Он поднял на меня глаза, и в них мелькнуло что‑то похожее на удивление. Кажется, он не ожидал, что я, всегда такой сдержанный, вдруг заговорю так.
– Ты это… поосторожнее, Вань, – сказал он. – Там, за забором госпиталя, такие люди могут найтись, похоже… Они Лиду тронуть могут. А нас тут с тобой двое всего.
– Митряшову верить можно, – перебил неожиданно он. – Но по‑своему. Он прикроет, пока нужны будем. У него своя служба, но вот только мы – не в ней.
– Правильно говоришь, –я прищурился. Не зря же мы договорились о разделении, так скажем, интересов.– Верить будем. Но надеяться – только на себя. Ты – на меня, я – на тебя, у нас тут других нету. Главное – Лида и ребёнок. Поэтому ты теперь спишь здесь в коридоре, у сестринской. Я договорюсь с Покровским, поставлю тебя в ночное дежурство, придумаю чего‑нибудь. Если что – рядом лягу. Но оружие чтобы при тебе было.

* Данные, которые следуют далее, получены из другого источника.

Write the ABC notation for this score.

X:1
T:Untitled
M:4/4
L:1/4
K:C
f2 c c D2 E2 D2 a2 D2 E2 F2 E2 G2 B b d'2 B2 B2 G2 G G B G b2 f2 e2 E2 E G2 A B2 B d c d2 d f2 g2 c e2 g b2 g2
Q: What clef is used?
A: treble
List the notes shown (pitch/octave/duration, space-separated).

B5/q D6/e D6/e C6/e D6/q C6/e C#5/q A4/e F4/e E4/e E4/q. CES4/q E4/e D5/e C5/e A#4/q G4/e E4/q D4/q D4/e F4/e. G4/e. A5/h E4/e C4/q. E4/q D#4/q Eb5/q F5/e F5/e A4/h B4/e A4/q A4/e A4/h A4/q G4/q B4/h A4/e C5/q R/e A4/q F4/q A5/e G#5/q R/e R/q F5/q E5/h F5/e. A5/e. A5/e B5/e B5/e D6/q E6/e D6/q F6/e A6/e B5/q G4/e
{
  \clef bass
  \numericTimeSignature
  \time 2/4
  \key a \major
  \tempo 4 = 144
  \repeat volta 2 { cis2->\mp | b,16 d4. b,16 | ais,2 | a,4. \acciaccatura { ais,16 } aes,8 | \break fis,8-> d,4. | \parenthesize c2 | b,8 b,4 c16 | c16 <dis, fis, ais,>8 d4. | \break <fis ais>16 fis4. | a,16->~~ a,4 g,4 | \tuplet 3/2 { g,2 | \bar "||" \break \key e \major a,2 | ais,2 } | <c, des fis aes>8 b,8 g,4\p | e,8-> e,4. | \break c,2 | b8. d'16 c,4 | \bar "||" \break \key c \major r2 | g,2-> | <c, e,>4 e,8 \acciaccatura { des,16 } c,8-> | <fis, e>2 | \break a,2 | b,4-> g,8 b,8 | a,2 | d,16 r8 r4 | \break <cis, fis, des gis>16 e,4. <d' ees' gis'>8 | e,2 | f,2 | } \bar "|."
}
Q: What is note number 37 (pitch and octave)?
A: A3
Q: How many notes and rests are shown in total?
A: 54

– А то, – коротко ответил он, и я понял, что револьвер, который мелькнул у него в кобуре во время утреннего происшествия, никуда не делся.
Мы молчали, глядя друг на друга. О чём думал сержант разведки – я не знал. Но то, что сомнений и опаски в глазах его не было, уже радовало. Кто на что учился, конечно. Где‑то в дальней палате застонал раненый, но тут же затих.
– Ладно, Коля, иди спать, – сказал я. – Завтра тяжёлый день. Очередной. Работы много, и ещё с этим дерьмом разбираться…
Он кивнул и вышел. Я остался один.
Вот как не вовремя‑то всё… В редкие тихие минуты по дороге сюда, этот этап виделся мне как‑то иначе, гораздо спокойнее. Но кто ж знал, как всё обернётся?
Я достал из тумбочки чистый лист бумаги, поставил удобнее чернильницу, взял перо. Оно скрипнуло, оставляя на шершавой бумаге первые буквы. Ворьё – ворьём, но то, что я должен был сделать, могло и должно было спасти тысячи, если не десятки тысяч живых людей. И это нужно было сделать, тем более, если появлялись шансы умереть не от фашистской пули или бомбы, а на ноже какой‑нибудь твари.